Read More : OJK dan Satgas PASTI Hentikan Investasi Ilegal hingga Rp 139 Triliun
Sementara itu, Senin pagi, Presiden PT Amman berangkat ke Nusa Tenggara Barat (NTB) untuk meresmikan pabrik peleburan tembaga dan pemurnian logam mulia Mineral International TBK (MEDC).
“Dari NTB kita akan ke Gresik untuk membuka produksi smelter PT Freeport,” kata Yusuf Parmana, Wakil Direktur Protokol, Pers dan Media Sekretariat Presiden. Pernyataan yang diterima di Jakarta mengatakan. Senin menurut Intera.
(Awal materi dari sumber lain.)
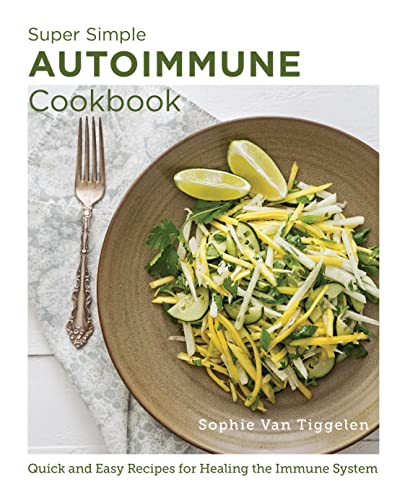 Super-Simple Autoimmune Cookbook: Quick and Easy Recipes for Healing the Immune System Kno5su10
Presiden juga dijadwalkan meresmikan injeksi bauksit pertama di Smelting Grade Alumina Refinery (SGAR) PT Borneo Alumina Indonesia di Kabupaten Mempawah, Provinsi Kalimantan Barat. Selasa Pagi (24/9/2024)
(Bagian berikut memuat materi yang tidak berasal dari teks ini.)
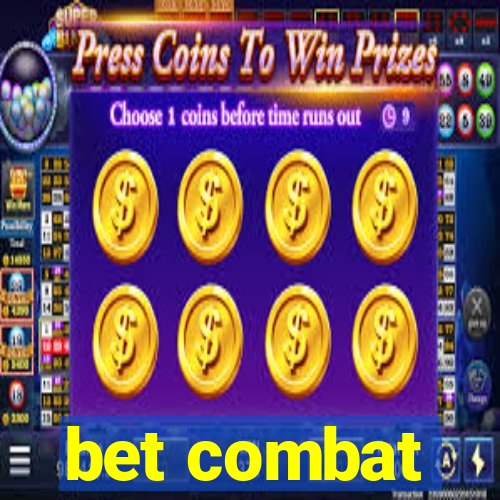 bet combat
Eric Thohir, Menteri Negara BUMN Bahlil Lahdalia, Menteri ESDM Bahlil Lahdalia, Komisaris Besar Pasampres, Mayjen TNI Achiruddin, Deputi Protokol Sekretariat Presiden, Pers dan Media Yusuf Parmana turut serta dalam rombongan kerja bersama Presiden Jokowi. . dan Sekretaris Militer Presiden Brigjen Heri Purwanto.
Sebelumnya, Presiden Jokowi menyebut Freeport beroperasi selama 55 tahun tanpa membangun smelter. Padahal sumber daya yang dihasilkannya, seperti tembaga dan emas, sangat berharga.
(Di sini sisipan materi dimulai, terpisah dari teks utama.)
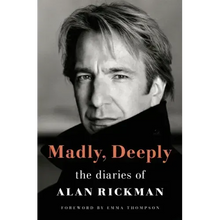 Madly, Deeply: The Diaries of Alan Rickman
Read More : Azwar Anas Sebut 27.000 Aplikasi K/L Tak Saling Terhubung
“Bukan hanya tembaga. Ada produk lain. Harganya tinggi, seperti emas,” kata Presiden, Kamis (19/9/2024) saat pembukaan Ikatan Sarjana Ekonomi Indonesia (ISEI) ke-22 dan Konferensi Nasional Tahun 2024 di Jakarta. Surakarta, Jawa Tengah.
Jokowi mengatakan dengan membangun smelter di Gresik, pemerintah berharap bisa mengukur potensi emas yang selama ini terlewatkan oleh Indonesia. “Perkiraan saya 40 sampai 50 ton per tahun. Itu hanya perkiraan,” ujarnya.